Plötzlich blieb ich stehen, die Erinnerungen hatten mich für einen kurzen Moment abgelenkt, doch ich war mir sicher. Hier musste es gewesen sein. Vorsichtig tastete ich nach dem Tisch, den ich vor mir stehend vermutete. Bevor ich blind nach dem Stuhl griff, hielt ich nochmals kurz inne.
Rechts von mir konnte ich einen Lufthauch wahrnehmen und verstärkte Geräusche des Straßenlärms. Erinnerungen konnten trügen, doch ich war mir sicher, dass das hier mein Stammplatz war, den ich so sehr vermisst hatte. Ich zog mein Handy und das Portmonee aus meiner hinteren Hosentasche und legte sie vorsichtig auf den Tisch, bevor ich mich langsam hinsetzte. Zu oft hatte ich mich aus Gewohnheit plumpsen lassen und war mit dem Hintern auf dem Boden gelandet und das nicht gerade sanft.

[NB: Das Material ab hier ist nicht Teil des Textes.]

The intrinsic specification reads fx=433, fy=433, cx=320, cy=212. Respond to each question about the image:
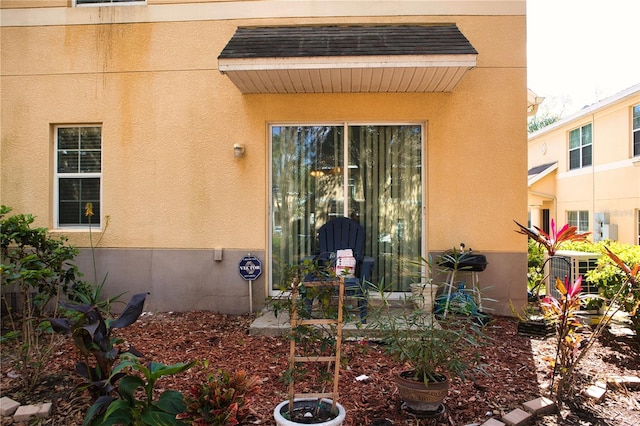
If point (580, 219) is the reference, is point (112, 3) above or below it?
above

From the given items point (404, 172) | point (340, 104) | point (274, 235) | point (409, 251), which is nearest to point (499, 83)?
point (404, 172)

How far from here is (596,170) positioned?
41.7ft

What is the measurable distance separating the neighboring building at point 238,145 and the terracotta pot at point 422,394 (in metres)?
2.69

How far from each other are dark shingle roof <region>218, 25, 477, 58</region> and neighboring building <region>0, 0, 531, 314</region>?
0.11 meters

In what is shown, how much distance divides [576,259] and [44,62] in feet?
24.6

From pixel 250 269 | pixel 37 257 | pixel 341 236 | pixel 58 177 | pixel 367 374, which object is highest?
pixel 58 177

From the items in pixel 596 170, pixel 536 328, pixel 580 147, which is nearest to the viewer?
pixel 536 328

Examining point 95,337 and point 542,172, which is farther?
point 542,172

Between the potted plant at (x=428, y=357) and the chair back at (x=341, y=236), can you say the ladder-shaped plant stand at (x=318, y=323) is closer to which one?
the potted plant at (x=428, y=357)

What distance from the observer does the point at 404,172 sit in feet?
18.3

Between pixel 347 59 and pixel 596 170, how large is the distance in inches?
444

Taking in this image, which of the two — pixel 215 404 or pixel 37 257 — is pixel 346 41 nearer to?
pixel 37 257

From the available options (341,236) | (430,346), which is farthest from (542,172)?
(430,346)

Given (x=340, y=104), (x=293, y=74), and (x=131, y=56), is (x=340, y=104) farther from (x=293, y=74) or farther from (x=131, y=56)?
(x=131, y=56)
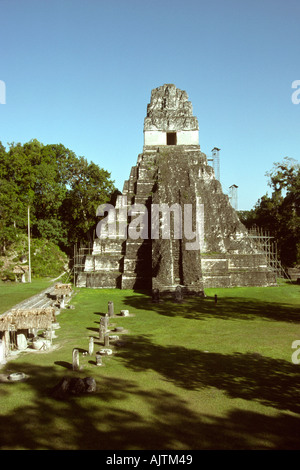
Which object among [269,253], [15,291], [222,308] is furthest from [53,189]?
[222,308]

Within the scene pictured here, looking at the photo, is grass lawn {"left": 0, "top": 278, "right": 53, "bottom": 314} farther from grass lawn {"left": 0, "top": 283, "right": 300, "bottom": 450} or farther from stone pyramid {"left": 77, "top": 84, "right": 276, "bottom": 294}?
grass lawn {"left": 0, "top": 283, "right": 300, "bottom": 450}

Langsam machte sich die Nervosität in mir breit, ich wischte meine feuchten Hände an der Jeans ab und fuhr mir durch die kurzen Haare. Ich war froh, dass ich sie abgeschnitten hatte, sonst würden sie mir wahrscheinlich auch noch feucht im Nacken kleben. Würde mich hier jemand erkennen?
Um mich abzulenken, strichen meine Fingerspitzen über die Tischplatte, in der Hoffnung, eine kleine Gravur in Form eines Tropfens mit einer dazugehörigen Schrift zu finden . Minuten verstrichen und Enttäuschung machte sich in mir breit. Ich war so oft hier gewesen, immer zielstrebig an denselben Platz gelaufen. Es war eine Gewohnheit, die mir Sicherheit im sonst so chaotischen Leben gab, doch jetzt schien es mir, als hätte es sie nie gegeben.
Amaurosis. Dieses Wort geisterte mir schon seid einiger Zeit im Kopf herum. Der Fachbegriff für Blindheit.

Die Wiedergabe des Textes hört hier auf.